[BEGIN Supplied data]
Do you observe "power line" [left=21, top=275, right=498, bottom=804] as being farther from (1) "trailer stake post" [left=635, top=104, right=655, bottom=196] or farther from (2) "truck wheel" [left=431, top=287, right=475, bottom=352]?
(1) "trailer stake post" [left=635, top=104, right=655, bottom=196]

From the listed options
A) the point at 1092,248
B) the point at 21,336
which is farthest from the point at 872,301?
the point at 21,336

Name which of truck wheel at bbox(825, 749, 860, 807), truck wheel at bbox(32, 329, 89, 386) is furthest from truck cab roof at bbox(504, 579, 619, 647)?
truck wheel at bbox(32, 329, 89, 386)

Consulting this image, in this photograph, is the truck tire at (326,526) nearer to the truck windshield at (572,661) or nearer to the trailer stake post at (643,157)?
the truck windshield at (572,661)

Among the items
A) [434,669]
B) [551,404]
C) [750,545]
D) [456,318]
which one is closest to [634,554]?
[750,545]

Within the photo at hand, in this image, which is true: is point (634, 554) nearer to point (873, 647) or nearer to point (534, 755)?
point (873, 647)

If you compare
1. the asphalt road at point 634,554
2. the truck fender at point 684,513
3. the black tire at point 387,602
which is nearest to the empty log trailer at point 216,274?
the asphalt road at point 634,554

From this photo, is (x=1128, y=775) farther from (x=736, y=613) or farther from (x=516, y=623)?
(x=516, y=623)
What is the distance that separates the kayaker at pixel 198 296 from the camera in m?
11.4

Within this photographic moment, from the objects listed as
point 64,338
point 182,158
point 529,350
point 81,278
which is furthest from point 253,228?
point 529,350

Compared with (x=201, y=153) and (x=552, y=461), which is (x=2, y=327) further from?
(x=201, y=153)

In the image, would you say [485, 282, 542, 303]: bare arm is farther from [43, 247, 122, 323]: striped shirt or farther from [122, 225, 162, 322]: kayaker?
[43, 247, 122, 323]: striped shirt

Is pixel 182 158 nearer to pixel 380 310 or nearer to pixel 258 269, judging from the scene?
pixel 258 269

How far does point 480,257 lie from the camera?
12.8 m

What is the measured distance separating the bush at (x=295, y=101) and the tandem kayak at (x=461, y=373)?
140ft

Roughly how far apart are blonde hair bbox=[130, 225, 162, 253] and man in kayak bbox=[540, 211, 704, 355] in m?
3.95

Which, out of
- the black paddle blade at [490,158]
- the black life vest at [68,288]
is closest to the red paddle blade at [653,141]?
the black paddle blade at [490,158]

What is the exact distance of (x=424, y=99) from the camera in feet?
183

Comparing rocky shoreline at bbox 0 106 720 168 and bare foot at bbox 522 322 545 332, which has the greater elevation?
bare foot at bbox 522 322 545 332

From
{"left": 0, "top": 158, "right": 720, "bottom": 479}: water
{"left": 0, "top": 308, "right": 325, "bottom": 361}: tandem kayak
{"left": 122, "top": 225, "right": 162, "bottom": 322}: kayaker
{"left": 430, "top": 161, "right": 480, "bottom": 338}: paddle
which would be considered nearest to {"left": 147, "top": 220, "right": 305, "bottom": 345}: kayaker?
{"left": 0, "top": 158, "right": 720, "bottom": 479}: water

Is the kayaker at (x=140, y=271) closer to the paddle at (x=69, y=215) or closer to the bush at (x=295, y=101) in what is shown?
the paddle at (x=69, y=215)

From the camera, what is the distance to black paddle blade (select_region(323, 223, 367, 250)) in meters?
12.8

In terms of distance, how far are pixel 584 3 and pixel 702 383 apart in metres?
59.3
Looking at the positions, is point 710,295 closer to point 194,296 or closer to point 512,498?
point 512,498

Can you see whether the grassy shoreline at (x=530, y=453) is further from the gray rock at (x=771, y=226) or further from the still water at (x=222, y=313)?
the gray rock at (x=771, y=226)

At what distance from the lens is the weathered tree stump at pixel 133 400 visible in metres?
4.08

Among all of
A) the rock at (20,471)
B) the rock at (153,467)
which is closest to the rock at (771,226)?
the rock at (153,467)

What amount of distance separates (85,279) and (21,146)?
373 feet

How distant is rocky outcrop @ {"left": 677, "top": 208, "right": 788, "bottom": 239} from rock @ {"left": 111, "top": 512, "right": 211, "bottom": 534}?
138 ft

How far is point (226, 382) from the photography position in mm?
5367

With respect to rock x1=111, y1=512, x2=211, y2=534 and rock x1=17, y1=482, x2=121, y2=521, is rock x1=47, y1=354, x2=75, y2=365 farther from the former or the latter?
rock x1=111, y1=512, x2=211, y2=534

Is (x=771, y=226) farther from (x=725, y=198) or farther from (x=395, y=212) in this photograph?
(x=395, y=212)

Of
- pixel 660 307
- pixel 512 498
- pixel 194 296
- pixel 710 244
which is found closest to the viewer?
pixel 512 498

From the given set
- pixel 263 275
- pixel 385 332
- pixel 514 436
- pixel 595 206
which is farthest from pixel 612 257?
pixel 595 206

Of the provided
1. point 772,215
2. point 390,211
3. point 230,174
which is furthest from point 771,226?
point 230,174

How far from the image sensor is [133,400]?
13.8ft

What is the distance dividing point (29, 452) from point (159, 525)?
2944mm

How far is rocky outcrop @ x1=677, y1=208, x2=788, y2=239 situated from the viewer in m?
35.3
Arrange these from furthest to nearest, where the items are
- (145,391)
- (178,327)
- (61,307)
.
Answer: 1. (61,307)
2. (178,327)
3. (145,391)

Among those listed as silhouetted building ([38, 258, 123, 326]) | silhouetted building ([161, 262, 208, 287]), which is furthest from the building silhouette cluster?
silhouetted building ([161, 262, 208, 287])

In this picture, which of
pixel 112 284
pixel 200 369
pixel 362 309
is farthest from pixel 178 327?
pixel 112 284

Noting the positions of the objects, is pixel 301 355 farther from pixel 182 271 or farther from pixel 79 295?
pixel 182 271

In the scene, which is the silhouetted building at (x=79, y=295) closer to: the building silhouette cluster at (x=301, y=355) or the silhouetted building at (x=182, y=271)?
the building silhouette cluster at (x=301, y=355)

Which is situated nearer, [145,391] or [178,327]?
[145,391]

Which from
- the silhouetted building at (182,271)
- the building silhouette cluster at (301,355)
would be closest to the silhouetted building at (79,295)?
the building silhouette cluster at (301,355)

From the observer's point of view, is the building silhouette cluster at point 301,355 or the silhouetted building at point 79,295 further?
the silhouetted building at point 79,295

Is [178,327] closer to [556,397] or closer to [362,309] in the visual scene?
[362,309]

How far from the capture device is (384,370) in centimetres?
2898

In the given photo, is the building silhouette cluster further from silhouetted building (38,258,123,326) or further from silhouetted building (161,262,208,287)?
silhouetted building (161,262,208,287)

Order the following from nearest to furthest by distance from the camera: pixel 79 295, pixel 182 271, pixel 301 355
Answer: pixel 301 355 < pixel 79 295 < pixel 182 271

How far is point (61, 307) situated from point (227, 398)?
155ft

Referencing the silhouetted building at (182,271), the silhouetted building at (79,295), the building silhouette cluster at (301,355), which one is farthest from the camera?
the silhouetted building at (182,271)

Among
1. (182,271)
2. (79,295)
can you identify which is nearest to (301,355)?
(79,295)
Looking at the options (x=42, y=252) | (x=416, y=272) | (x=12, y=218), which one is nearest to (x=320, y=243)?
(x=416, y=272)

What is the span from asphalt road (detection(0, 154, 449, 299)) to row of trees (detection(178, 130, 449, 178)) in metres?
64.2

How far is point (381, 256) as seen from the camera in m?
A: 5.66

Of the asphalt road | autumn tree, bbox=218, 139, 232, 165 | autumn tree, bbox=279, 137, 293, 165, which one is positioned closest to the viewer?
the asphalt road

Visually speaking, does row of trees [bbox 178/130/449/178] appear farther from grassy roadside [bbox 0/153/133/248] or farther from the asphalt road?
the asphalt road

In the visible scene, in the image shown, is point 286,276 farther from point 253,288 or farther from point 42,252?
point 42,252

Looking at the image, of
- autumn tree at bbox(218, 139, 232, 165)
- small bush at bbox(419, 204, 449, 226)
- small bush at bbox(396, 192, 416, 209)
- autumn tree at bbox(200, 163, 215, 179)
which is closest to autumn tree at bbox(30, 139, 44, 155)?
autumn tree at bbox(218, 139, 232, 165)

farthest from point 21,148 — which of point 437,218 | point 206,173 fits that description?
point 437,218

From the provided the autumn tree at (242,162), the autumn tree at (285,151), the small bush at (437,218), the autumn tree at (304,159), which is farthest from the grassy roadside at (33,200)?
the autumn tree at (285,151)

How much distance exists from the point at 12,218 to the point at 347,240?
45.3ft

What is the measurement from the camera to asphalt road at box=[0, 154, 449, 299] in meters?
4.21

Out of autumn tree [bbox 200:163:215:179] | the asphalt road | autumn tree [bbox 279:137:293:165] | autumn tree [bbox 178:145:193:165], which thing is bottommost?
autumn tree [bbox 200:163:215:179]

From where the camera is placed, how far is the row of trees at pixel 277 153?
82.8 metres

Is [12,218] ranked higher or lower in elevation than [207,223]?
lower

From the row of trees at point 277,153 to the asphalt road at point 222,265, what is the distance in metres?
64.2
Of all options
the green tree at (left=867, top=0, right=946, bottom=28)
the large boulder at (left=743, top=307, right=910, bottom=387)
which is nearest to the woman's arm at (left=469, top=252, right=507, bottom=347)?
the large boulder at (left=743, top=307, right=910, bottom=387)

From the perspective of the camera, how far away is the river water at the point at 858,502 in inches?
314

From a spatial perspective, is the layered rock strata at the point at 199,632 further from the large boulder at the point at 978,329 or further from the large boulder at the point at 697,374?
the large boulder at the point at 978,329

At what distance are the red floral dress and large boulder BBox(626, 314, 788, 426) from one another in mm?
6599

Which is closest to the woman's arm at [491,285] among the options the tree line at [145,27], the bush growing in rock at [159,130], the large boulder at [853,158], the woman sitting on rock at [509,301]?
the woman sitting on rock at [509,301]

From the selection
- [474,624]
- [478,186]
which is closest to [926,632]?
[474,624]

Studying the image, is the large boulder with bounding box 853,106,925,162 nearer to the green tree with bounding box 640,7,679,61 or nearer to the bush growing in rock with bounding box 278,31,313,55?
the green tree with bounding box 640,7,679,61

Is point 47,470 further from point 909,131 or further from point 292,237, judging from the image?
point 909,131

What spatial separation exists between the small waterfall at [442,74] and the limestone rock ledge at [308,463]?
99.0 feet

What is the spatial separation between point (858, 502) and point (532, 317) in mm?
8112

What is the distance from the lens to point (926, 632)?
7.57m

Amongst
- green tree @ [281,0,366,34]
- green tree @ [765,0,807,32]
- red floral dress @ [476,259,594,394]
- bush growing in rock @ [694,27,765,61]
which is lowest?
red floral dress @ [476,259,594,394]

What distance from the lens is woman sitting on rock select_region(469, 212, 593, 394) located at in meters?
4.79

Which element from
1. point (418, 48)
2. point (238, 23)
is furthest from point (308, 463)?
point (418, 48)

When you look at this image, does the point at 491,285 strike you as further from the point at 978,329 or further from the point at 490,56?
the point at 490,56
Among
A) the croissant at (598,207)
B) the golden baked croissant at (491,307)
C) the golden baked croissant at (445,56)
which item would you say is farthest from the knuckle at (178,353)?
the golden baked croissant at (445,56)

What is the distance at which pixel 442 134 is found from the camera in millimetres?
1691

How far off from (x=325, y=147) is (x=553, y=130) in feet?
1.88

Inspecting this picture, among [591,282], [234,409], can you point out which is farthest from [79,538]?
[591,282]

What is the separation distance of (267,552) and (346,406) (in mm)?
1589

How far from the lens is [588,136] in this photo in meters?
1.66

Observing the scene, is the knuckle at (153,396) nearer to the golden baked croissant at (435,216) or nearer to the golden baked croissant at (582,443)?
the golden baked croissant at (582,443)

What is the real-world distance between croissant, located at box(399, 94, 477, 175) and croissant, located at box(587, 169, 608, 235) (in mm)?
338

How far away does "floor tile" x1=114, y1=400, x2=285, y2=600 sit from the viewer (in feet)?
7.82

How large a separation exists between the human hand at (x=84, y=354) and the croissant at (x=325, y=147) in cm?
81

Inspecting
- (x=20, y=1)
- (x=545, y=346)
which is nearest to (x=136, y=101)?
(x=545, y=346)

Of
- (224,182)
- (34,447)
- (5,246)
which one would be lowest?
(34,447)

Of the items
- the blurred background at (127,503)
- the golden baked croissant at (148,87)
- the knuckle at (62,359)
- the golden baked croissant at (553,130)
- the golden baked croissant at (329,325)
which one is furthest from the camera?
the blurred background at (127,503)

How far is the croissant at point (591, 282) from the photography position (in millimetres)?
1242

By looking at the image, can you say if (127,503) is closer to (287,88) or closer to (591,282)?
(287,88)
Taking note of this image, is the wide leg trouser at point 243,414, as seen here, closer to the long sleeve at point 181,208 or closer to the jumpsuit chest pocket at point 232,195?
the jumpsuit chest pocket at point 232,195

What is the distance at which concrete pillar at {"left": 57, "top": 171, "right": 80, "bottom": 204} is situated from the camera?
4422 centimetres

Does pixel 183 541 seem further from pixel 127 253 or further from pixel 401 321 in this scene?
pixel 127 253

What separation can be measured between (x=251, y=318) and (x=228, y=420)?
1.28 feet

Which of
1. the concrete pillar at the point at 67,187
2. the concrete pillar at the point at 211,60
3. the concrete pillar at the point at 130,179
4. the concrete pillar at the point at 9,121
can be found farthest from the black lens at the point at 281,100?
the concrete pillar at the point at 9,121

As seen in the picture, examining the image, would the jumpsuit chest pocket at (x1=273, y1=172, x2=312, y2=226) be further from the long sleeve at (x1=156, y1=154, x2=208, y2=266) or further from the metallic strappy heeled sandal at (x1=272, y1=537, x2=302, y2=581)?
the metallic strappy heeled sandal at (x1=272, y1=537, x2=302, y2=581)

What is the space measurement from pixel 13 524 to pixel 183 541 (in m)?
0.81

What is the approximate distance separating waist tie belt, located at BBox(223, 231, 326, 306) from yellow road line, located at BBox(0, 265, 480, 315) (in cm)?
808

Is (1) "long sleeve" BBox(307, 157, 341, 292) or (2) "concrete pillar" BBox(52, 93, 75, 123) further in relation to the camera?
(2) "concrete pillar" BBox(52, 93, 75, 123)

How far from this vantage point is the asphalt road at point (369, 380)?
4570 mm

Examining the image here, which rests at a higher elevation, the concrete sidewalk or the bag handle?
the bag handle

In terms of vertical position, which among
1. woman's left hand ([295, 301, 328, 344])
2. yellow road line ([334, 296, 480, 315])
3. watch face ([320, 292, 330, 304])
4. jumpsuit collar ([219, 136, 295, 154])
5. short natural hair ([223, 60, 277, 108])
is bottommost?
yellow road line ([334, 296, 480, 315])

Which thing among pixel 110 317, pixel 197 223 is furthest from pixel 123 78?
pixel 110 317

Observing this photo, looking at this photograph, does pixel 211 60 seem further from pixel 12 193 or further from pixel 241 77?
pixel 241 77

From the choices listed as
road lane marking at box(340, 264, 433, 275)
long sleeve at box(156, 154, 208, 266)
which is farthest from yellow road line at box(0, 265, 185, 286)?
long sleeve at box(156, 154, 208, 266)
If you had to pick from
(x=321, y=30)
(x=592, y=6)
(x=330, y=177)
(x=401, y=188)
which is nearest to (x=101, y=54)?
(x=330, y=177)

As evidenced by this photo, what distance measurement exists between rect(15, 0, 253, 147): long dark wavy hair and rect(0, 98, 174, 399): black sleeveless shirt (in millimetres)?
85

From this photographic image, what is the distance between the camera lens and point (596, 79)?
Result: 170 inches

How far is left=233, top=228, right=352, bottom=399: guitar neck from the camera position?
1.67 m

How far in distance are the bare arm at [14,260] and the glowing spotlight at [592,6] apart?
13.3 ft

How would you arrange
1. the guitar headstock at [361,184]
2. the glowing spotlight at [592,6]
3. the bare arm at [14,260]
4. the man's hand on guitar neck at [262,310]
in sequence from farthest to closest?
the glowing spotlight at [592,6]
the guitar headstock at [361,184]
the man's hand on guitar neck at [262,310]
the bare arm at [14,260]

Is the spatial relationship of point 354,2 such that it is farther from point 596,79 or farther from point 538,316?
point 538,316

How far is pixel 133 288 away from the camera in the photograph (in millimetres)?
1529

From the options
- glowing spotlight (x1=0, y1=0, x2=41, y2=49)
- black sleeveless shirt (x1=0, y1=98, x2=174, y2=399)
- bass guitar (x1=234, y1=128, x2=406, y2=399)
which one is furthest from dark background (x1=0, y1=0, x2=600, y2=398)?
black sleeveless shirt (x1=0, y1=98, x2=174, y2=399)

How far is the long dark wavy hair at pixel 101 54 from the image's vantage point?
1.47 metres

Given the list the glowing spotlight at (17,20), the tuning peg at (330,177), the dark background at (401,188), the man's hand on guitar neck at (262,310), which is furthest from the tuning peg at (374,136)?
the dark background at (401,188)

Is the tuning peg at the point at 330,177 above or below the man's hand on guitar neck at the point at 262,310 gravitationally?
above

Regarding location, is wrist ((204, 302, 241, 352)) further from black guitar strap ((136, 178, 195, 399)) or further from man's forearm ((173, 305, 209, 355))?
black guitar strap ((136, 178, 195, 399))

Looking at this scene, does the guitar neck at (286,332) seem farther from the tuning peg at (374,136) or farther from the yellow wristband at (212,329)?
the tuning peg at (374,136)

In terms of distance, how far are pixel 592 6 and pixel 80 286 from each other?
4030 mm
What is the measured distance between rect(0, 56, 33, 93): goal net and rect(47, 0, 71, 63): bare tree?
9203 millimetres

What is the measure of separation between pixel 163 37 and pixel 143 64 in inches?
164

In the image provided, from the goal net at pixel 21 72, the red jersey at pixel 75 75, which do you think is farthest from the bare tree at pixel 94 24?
[END Supplied data]
| Work to be completed |
Return each line of the rows above that contains the word "yellow".

| Exercise solution |
What is the approximate distance separating waist tie belt, located at BBox(223, 231, 326, 306) from yellow road line, located at BBox(0, 265, 480, 315) (in cm)?
2. yellow road line ([334, 296, 480, 315])
yellow road line ([334, 296, 480, 315])
which is farthest from yellow road line at box(0, 265, 185, 286)?
Looking at this scene, does the guitar neck at (286,332) seem farther from the tuning peg at (374,136) or farther from the yellow wristband at (212,329)?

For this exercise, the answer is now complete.